- [THINGS TO DO]:
(a) List the four elements of the complex landscape that the trust inspection text says the trust worked within.
(b) Write out the section of the trust inspection text that opens with the words containing "Board members had" and closes with "trust in 2019.", copying it word for word.
(c) Write what comes next in the trust inspection text, picking up right after its final sentence.

- [QUOTED PASSAGE]:
******
Board members had completed board development days to better understand and further develop each person’s roles and responsibilities in relation to the strategic direction of the trust. The board understood the plans for the development of the trust both internally and externally and recognised the complexity of achieving their strategic aims.
There was high quality, effective leadership at all levels of the organisation. There were regular board visits to services. Senior staff across the trust modelled open and transparent behaviour. Staff we spoke with during the core service inspections felt supported, valued and respected. Staff spoke about improvements in the culture and felt the trust leaders were more visible and present since we last inspected the trust in 2019.
The trust leadership demonstrated a high level of awareness of the priorities and challenges facing the trust and how these were being addressed. The trust leadership had demonstrated an ability to adapt at a fast-changing pace during the COVID-19 national pandemic. The trust had developed a very pro-active vaccination programme with a high uptake from staff and patients. At the time of the inspection over 85% of all staff had received their first vaccine. Staff provided information and advice to eligible patients regarding the COVID-19 vaccines to alleviate concerns and encourage uptake.
Since the last inspection the trust had embedded the divisional structures and borough-based working for local services. This had strengthened their multi-disciplinary working within each of the trust directorates. They had also further developed their ability to work in partnership with other stakeholders to meet the healthcare needs of the local populations and develop new responsive models of care.
The trust had also strengthened its input into the South London Mental Health and Community Partnership (SLP). The SLP focused on delivering mental health services across south London in partnership with two other NHS trusts. The three trusts collaborated effectively to improve the quality of services, learn from each other, and share functions to maximise the effective use of resources. The SLP had been successful in developing new models of care and ensuring patients were treated in services closer to their homes. The SLP was also involved in provider collaboratives for forensic services, CAMHS, and specialist eating disorder services in south London. The provider collaboratives were responsible for commissioning these services for the population of south London, including from the independent health sector.
The trust collaborated effectively with a range of external partners. The trust worked within a very complex landscape across four London boroughs, four clinical commissioning groups, local alliances, and two integrated care systems. The chief executive had recently led a London-wide project looking at emergency department admissions for children and young people in crisis.
******
Collected data:
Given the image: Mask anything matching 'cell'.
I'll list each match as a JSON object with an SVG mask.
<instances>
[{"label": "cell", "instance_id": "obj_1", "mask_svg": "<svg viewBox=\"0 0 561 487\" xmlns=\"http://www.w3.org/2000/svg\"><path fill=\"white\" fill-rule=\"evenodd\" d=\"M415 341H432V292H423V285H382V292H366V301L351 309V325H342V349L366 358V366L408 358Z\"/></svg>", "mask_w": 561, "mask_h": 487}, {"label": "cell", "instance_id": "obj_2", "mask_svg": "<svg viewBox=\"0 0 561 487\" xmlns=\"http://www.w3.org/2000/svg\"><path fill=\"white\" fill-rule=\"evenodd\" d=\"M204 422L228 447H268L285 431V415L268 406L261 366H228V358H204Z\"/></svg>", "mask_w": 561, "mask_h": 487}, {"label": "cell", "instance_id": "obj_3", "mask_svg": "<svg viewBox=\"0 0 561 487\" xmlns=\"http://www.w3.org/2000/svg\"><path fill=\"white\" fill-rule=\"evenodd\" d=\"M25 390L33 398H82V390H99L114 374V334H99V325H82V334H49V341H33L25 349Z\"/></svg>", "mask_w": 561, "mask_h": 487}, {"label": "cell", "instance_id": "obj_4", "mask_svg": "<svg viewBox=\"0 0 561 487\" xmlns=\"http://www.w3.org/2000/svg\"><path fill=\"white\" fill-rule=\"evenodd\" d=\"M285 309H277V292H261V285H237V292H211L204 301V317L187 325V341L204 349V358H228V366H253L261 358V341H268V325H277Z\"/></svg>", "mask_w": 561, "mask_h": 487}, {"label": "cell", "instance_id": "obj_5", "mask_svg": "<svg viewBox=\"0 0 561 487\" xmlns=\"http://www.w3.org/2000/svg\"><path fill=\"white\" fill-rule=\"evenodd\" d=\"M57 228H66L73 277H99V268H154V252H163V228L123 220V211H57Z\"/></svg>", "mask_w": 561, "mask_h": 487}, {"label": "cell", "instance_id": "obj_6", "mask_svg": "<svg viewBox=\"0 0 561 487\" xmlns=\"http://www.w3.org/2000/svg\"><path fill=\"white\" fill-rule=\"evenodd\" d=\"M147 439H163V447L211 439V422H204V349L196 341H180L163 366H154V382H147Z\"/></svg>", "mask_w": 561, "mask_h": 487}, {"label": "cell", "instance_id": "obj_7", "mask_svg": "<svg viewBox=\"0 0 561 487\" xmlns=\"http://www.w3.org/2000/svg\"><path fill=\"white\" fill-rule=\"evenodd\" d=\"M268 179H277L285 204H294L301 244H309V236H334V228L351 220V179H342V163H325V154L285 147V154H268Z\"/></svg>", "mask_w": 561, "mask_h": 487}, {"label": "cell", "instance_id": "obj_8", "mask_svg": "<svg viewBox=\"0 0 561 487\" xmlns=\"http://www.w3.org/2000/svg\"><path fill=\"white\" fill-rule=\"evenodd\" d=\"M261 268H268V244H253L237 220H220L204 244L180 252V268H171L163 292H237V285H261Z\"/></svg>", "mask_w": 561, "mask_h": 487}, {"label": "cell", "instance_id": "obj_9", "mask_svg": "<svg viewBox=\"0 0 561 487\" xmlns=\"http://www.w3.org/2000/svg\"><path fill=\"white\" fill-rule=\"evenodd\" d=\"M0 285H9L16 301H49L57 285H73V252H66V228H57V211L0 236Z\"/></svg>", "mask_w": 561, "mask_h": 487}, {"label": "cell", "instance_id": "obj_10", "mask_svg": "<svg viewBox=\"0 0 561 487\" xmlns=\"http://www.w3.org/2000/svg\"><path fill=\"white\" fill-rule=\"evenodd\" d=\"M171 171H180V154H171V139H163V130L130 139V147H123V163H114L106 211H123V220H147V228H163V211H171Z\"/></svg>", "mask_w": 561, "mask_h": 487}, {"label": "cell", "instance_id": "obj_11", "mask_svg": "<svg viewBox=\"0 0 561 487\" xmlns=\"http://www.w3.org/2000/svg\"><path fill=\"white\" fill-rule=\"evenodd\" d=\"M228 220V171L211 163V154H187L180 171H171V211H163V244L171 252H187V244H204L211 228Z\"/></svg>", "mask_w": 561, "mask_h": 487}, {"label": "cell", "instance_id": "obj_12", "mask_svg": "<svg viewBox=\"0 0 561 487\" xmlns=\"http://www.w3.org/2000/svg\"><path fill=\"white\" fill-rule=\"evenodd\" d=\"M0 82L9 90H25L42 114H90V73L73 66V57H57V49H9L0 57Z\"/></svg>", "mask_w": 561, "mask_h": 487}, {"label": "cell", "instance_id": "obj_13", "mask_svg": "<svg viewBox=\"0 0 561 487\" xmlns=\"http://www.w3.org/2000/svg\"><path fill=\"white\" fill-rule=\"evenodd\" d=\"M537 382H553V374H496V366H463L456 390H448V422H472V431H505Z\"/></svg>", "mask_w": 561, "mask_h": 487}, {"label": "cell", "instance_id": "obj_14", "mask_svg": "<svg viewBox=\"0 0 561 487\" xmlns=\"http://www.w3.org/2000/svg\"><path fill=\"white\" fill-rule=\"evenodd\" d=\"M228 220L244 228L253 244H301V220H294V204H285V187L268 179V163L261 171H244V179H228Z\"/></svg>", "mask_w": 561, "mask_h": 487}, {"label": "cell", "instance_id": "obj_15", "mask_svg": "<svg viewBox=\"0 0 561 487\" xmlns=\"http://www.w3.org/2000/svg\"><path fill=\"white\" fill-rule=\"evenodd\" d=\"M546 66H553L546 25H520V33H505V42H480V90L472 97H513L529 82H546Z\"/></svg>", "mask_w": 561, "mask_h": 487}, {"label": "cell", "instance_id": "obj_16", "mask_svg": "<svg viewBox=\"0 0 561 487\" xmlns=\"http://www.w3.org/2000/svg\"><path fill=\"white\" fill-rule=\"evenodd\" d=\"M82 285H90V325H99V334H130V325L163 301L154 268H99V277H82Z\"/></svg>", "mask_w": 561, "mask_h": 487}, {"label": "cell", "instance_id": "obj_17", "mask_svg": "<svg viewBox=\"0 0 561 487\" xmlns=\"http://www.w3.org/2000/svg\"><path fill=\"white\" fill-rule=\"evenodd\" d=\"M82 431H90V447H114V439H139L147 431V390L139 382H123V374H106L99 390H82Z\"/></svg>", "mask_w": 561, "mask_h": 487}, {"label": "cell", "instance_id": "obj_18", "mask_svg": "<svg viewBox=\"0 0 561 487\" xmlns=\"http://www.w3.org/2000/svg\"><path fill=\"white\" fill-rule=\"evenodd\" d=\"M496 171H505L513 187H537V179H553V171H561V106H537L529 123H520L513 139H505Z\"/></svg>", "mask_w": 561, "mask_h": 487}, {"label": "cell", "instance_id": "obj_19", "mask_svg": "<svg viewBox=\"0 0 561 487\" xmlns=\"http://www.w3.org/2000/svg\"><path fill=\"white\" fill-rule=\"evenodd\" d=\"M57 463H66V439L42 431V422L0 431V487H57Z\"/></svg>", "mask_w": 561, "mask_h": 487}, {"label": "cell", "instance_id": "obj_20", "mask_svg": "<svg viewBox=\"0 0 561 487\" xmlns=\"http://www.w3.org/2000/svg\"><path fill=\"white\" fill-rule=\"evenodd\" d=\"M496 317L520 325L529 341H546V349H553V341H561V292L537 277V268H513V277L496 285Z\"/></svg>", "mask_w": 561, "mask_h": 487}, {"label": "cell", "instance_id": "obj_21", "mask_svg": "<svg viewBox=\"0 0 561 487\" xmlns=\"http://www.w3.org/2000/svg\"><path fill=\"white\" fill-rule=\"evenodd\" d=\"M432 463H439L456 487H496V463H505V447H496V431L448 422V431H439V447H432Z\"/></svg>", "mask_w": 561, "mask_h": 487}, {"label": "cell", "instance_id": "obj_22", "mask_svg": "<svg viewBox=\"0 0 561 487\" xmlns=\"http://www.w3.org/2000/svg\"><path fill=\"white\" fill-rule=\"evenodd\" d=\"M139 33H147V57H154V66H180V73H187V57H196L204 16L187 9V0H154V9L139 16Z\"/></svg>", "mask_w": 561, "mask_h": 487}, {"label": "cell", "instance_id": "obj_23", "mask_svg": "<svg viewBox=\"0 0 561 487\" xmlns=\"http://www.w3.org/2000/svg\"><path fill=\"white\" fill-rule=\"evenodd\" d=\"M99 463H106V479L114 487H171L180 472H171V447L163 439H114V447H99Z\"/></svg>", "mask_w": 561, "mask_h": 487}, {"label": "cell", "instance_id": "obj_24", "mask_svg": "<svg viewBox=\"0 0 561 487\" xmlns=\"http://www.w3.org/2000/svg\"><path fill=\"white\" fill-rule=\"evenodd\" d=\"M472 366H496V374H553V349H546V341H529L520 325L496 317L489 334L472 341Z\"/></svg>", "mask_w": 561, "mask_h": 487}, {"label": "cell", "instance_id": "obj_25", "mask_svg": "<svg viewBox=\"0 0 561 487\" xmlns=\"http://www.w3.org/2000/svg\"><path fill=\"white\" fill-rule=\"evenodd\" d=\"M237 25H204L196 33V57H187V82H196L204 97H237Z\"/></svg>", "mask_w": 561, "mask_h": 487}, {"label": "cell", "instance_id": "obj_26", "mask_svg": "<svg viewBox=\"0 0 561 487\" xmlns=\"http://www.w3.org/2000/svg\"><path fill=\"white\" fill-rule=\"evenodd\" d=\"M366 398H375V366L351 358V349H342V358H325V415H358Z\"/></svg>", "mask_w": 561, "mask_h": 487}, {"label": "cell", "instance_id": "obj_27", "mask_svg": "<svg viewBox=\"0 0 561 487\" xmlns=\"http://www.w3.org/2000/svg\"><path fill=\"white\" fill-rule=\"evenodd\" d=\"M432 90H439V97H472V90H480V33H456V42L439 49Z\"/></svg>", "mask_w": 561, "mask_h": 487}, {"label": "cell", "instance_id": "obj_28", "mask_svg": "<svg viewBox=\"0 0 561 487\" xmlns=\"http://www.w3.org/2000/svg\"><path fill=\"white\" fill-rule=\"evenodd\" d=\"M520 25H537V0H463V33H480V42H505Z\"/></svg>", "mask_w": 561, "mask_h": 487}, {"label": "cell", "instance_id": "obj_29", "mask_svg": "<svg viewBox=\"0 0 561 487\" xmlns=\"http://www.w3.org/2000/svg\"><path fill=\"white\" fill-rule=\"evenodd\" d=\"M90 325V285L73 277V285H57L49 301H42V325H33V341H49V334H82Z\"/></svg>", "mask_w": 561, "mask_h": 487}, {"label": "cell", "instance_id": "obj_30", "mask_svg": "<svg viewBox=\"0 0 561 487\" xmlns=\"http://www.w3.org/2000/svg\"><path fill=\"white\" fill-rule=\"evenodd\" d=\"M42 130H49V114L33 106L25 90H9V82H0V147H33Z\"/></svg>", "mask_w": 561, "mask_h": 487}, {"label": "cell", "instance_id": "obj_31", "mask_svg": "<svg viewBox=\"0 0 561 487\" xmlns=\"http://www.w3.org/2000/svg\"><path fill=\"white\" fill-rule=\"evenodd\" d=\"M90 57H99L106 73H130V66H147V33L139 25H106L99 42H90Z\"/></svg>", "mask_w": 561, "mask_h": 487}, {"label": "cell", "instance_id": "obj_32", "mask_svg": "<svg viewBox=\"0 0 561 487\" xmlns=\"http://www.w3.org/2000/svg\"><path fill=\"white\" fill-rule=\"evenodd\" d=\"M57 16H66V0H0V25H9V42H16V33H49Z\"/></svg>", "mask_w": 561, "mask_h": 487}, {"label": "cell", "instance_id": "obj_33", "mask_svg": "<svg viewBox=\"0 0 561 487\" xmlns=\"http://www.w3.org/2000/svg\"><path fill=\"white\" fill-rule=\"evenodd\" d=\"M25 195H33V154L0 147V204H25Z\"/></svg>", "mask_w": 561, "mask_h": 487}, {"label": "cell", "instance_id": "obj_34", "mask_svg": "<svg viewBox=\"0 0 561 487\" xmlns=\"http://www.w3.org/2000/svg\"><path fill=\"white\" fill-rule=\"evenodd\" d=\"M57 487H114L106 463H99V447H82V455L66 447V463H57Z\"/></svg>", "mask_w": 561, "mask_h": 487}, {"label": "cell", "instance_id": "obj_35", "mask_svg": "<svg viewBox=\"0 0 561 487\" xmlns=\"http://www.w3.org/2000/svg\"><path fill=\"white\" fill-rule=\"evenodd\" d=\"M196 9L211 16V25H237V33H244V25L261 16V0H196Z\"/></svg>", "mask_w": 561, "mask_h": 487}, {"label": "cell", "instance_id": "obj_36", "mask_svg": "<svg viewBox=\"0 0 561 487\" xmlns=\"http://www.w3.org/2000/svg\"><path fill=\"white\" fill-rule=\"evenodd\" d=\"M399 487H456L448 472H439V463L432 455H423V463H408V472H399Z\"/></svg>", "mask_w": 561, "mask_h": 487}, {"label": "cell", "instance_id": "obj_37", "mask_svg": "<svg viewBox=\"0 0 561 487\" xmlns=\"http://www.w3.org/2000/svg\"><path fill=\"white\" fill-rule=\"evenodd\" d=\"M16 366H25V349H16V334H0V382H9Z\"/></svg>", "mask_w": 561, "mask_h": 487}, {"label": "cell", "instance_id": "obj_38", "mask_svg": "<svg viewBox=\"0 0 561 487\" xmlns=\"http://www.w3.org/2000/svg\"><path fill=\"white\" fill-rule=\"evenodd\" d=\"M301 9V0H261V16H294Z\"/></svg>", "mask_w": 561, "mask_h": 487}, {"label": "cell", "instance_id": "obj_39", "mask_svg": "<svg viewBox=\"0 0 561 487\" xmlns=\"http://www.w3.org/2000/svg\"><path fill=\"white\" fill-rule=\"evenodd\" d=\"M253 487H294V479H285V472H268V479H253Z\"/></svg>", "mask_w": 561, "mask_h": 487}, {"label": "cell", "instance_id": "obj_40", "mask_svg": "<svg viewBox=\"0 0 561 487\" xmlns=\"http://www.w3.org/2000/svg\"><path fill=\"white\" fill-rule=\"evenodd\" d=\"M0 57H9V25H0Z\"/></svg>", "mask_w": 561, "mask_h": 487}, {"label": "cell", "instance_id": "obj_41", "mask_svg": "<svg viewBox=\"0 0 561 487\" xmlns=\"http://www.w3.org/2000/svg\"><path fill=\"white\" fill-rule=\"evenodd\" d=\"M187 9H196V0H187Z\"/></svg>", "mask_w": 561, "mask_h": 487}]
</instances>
******
- [YOUR WRITTEN ANSWERS]:
(a)
- four London boroughs
- four clinical commissioning groups
- local alliances
- two integrated care systems

(b)
Board members had completed board development days to better understand and further develop each person’s roles and responsibilities in relation to the strategic direction of the trust. The board understood the plans for the development of the trust both internally and externally and recognised the complexity of achieving their strategic aims.
There was high quality, effective leadership at all levels of the organisation. There were regular board visits to services. Senior staff across the trust modelled open and transparent behaviour. Staff we spoke with during the core service inspections felt supported, valued and respected. Staff spoke about improvements in the culture and felt the trust leaders were more visible and present since we last inspected the trust in 2019.

(c)
Leaders spoke with insight about the need to work collaboratively to improve existing services. There was a high level of awareness of the need to improve access and flow for a number of its community and inpatient services. It recognised that while the trust could make changes within its own services, long term solutions would only be achieved through partnership working. Managers engaged actively with other local health and social care providers alongside other stakeholders to ensure that an integrated health and care system was commissioned and provided to meet the needs of the local population. For example, the trust was supporting GPs to develop the skills to manage shared care arrangements. The trust was also working within boroughs to support partners in the development of housing, employment and other services to enable people with mental health needs to live successfully in the community.
The trust was committed to working with the local communities. The trust was leading a national piece of work to eliminate the unacceptable racial disparity for patients in terms of access to services, experience of service, and clinical outcomes through the development of the Patient and Carer Race Equality Framework (PCREF). Once developed this will be rolled out across all the mental health trusts. To address patients’ social and digital exclusion during the pandemic, the trust had worked with the Maudsley Charity to provide digital support and equipment where possible and had set up a telephone befriending service provided by volunteers.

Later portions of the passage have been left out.